Segment Start: Given passage
Hypothesis: hyperstructures regulate bacterial structure and the cell cycle

Norris, Vic; Alexandre, Stephane; Bouligand, Yves; Cellier, Dominique; Demarty, Maurice; Grehan, Gerard; Gouesbet, Gerard; Guespin, Janine; Insinna, Ezio; Le Sceller, Lois; Maheu, Bruno; Monnier, Chantal; Grant, Norman; Onoda, Tetsuo; Orange, Nicole; Oshima, Akinobu; Picton, Luc; Polaert, Hubert; Ripoll, Camille; Thellier, Michel; Valleton, Jean-Marc; Verdus, Marie-Claire; Vincent, Jean-Claude; White, Glenn and Wiggins, Philippa (1999). Hypothesis: hyperstructures regulate bacterial structure and the cell cycle. Biochimie, 81(8-9) pp. 915–920.
Segment End: Given passage
Segment Start: Records
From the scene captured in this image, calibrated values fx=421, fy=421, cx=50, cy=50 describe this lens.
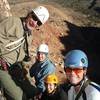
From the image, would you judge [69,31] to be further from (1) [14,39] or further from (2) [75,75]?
(2) [75,75]

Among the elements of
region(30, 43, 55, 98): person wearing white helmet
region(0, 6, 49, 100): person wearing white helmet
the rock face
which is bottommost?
the rock face

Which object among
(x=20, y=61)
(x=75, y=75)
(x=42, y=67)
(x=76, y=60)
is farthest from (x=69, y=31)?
(x=75, y=75)

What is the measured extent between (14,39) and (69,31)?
53.1 ft

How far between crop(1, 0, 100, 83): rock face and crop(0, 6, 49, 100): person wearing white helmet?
7805 mm

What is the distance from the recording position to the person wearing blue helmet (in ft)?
Segment End: Records
• [Work instruction 1]: Sum up the hyperstructures citation in one sentence.
• [Work instruction 2]: According to the hyperstructures citation, which journal published the article?

• [Task answer 1]: The citation lists a 1999 article by Vic Norris and many co-authors, "Hypothesis: hyperstructures regulate bacterial structure and the cell cycle," published in Biochimie, volume 81, issue 8-9, pages 915–920.

• [Task answer 2]: Biochimie